I am on this journey that God had planned for me, even before I was born. This may be what he was referring to when he constantly told me that he had more for my life than what I was living, though I can only imagine this is just the beginning of walking in his greatness. As I sit here, I’m thinking about the fact that he chose me. He chose me to go around the world and pour my heart into these incredible people, people of cultures I otherwise would have never encountered. He chose me to share the good news of his love with those that are searching for more; searching for love, for hope.
It only makes sense that the Ministry we are working with this month is called Agape Ministries. Agape means selfless, sacrificial, unconditional love. Agape love describes the kind of love Jesus Christ has for his Father, and for his followers. This ministry has chosen to live their lives and their community based on this concept. Though 1% of Nepal is Christian, love is everywhere, hope is everywhere, and most of all Jesus is everywhere.
So much has gone on this month, almost too much to wrap my mind around. I wish I could share individual, in depth stories about all of my experiences here and how it has all been so random yet so fulfilling. In place of that I’ll share what has brought my heart joy and hopefully that can give you a little taste of the greatness and love I see here in Nepal.
Love is:
- A potluck centered around community every Friday night with our squad and the whole ministry team we work with.
- Smiles and a “Namaste” from every stranger you pass.
- Walking miles and miles barefoot in the mud to meet a community of displaced victims of the earthquake.
- Spending the evening with Gale, an American Woman we met at the International Church on Sunday.

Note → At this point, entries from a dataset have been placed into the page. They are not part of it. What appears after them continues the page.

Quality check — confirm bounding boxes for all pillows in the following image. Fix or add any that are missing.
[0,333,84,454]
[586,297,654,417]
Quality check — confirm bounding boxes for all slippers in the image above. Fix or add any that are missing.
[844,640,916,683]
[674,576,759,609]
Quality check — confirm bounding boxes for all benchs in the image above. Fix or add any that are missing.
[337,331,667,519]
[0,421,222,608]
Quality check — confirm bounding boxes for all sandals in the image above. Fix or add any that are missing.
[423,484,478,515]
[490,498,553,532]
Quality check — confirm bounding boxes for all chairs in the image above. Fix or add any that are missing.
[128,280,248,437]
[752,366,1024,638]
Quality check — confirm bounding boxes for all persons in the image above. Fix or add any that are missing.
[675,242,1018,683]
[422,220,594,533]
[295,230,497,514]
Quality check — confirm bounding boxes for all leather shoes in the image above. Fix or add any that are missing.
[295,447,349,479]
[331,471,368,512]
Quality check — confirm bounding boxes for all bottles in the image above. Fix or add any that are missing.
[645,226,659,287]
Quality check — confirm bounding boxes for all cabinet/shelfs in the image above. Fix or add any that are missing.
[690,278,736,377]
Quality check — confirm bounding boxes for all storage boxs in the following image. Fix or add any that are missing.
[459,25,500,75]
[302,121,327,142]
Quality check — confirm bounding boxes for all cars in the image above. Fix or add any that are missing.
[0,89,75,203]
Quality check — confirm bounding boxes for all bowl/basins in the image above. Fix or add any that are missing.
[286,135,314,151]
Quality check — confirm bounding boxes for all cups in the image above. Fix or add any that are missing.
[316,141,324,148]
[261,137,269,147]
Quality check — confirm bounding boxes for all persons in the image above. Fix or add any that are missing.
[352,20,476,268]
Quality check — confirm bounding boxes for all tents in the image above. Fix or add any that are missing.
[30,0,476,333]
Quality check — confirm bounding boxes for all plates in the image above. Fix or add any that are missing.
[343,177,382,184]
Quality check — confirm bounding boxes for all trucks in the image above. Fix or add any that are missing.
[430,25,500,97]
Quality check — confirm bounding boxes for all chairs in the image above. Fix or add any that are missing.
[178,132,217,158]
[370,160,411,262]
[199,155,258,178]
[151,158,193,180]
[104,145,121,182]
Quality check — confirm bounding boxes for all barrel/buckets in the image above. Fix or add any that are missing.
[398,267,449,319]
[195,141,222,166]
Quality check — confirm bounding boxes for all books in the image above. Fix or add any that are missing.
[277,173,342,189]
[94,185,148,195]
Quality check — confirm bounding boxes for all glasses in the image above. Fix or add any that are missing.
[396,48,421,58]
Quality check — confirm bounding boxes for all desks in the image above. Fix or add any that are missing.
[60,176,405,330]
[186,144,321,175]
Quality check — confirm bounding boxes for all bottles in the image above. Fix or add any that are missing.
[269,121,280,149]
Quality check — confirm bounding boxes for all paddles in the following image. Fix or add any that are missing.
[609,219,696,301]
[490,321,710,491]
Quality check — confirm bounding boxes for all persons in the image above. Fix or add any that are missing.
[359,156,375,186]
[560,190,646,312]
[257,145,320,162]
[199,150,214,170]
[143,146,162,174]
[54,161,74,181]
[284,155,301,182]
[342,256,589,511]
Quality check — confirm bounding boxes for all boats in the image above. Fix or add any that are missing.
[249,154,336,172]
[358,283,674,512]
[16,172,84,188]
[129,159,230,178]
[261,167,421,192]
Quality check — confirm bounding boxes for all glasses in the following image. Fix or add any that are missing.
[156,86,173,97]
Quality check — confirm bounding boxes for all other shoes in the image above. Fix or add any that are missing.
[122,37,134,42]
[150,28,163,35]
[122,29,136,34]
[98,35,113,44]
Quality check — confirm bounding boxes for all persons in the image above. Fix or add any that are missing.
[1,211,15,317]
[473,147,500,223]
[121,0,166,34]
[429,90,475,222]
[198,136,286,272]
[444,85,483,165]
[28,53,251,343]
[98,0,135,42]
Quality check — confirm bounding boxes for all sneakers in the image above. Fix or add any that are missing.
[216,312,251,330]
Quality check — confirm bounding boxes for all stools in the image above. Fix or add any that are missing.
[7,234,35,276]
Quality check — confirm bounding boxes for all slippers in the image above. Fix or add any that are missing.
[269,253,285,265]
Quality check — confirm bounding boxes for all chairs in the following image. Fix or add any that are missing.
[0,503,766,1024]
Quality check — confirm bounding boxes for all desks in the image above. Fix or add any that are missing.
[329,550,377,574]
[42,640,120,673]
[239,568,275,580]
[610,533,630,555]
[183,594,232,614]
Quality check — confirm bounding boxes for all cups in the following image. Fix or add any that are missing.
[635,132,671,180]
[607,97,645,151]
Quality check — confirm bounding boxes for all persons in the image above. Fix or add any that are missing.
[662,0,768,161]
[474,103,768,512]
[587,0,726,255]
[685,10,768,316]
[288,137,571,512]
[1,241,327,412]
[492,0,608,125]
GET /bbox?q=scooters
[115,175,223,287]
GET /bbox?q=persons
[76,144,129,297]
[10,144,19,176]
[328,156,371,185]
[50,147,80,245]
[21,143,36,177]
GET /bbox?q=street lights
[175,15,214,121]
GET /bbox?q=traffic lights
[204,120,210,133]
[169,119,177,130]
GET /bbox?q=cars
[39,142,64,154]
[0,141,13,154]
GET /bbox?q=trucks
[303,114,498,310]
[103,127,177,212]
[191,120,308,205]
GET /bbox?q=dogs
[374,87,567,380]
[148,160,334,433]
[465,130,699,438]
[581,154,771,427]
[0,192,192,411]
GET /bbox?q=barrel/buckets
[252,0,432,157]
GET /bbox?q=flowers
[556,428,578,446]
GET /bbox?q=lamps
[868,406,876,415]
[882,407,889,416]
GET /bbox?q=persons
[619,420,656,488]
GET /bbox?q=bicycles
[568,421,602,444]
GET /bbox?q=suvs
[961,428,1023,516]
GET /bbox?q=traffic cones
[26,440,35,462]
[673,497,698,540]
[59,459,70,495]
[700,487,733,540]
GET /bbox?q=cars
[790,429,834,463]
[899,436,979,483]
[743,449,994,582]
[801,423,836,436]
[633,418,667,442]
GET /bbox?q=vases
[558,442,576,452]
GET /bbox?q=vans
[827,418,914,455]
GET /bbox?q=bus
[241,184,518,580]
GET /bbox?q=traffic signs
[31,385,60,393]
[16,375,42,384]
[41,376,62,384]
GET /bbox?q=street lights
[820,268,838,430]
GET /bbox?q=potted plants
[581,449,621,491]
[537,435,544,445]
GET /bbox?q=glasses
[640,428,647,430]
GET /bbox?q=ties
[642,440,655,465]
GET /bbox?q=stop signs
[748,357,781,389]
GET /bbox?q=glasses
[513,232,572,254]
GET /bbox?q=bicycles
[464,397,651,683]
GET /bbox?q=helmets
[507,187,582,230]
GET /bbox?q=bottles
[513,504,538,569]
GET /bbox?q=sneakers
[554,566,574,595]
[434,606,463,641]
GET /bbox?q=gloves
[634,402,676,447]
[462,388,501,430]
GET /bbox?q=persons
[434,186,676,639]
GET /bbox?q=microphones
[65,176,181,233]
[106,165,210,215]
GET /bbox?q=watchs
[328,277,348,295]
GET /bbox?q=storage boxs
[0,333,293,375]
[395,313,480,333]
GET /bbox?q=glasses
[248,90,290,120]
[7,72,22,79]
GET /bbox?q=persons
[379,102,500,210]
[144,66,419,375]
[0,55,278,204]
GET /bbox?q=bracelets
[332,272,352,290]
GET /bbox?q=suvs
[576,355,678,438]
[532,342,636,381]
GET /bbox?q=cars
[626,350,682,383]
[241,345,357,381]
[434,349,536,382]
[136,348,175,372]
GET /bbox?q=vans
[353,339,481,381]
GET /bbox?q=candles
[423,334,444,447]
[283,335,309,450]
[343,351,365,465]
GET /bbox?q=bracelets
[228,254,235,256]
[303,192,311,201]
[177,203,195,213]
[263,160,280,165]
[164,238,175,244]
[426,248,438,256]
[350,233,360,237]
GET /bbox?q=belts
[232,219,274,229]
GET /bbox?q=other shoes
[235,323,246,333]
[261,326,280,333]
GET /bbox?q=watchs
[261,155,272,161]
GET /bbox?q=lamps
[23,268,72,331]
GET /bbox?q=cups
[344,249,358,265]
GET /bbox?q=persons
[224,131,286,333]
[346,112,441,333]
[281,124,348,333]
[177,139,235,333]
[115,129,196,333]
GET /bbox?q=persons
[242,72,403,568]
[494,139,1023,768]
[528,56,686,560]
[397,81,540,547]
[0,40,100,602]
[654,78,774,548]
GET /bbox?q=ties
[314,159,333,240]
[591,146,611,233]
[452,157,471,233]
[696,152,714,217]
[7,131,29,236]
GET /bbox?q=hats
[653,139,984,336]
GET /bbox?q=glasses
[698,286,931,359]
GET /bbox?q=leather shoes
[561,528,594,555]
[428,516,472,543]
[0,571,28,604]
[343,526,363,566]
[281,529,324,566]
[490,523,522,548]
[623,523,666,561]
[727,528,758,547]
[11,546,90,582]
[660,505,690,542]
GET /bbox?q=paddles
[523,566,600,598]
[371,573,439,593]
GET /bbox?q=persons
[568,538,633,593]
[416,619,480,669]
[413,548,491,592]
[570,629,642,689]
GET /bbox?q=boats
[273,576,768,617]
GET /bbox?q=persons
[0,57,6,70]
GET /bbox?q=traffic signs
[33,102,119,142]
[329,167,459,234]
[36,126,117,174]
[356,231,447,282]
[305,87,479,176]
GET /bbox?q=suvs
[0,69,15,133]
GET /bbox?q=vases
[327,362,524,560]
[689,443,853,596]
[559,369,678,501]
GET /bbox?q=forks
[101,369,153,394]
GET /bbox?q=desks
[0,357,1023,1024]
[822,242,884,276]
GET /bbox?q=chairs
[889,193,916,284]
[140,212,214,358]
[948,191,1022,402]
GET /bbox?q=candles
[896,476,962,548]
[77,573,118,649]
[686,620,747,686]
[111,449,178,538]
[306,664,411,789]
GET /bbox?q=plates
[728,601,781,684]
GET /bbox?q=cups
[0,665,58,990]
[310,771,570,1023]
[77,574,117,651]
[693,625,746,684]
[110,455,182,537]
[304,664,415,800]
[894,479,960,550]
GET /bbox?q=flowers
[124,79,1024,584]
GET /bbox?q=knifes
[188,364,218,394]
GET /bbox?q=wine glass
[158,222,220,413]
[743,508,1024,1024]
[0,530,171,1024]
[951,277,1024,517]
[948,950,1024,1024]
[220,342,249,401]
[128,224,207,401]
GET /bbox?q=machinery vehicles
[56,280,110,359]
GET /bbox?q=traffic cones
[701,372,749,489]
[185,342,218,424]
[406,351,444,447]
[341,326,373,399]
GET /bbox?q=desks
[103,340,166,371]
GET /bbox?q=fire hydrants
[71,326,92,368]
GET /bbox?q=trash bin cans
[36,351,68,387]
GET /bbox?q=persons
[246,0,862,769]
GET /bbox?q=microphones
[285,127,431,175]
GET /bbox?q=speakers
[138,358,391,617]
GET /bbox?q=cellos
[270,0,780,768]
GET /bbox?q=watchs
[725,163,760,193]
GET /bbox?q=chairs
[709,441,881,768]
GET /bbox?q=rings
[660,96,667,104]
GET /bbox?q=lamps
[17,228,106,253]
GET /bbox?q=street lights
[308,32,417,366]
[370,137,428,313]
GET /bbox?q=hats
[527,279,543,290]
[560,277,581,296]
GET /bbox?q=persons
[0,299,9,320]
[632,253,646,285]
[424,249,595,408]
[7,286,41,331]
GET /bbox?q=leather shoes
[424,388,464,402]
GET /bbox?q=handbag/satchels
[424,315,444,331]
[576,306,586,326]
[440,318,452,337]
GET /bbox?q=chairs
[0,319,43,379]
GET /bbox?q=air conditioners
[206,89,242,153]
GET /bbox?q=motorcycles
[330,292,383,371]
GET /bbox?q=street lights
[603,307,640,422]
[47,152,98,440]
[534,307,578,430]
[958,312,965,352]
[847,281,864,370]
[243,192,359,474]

She cooked us a fantastic dinner and truly gave us a glimpse of home.
- Living in community, sharing a room with 14 girls to one bathroom.
- Praying for a Nepali couple and their new ministry, to then find out my team is working with them during our first week here.
- Having a cold cup of coca cola on the floor of a church as we sporadically share messages from the bible with a new pastor.
- Your friends spending hours picking through your head, trying to rid you of lice. (Not once, but twice)
- Sitting in a woman’s shop as she shares with us how the Lord has radically changed her life after losing her oldest sun and husband to a fire.
- Praying for a little boy in the hospital with typhoid, to be informed that God healed him the following day.
- Proclaiming God’s glory on top of a mountain, overlooking Nepal.
- Laughing hysterically through broken English over tea and cookies, as we share stories about life on the floor of another church, with two pastors and a new friend.
- Singing the one song our team collectively knows to a blind and disabled worship band as they drum along.
- Praying for hope over a man who lost his wife to suicide, is suffering from kidney failure and is raising two young boys on his own.
- Spending one hour in Amad, a quiet time with the Lord before heading out for ministry.
- Joining together in prayer after feeling the earth shake.
- Visiting a slum of people that moved here from the area in India we just came from.
- The eagerness in the young boy’s eyes to learn English as we challenge him with new words.
- Crying with your squad mate, as they vulnerably share their struggles, the raw and messy yet oh so beautiful testimony of how Christ saved them.
Though ministry has been so random and different each day, we have found love in the patience we endure as we try to piece together what we are doing. The connections we have experienced this month, the ministry we are involved in, the people we’ve met, have all been so predestined by God. As I see how everything is so connected, I try to understand how he does it. I’ve come to the conclusion that I never fully will. He has a plan for each and every one of us. He has chosen us individually to walk out something so beautiful. Whether we see it now or continue to brush past it, he will continue to seek us out and show us that he has a plan and wants to use us. Whether that be loving on people the best we can, or boldly stepping out in something new, everything is connected in a beautiful way, all planned out according to his will.
He is before all things, and in him all things hold together.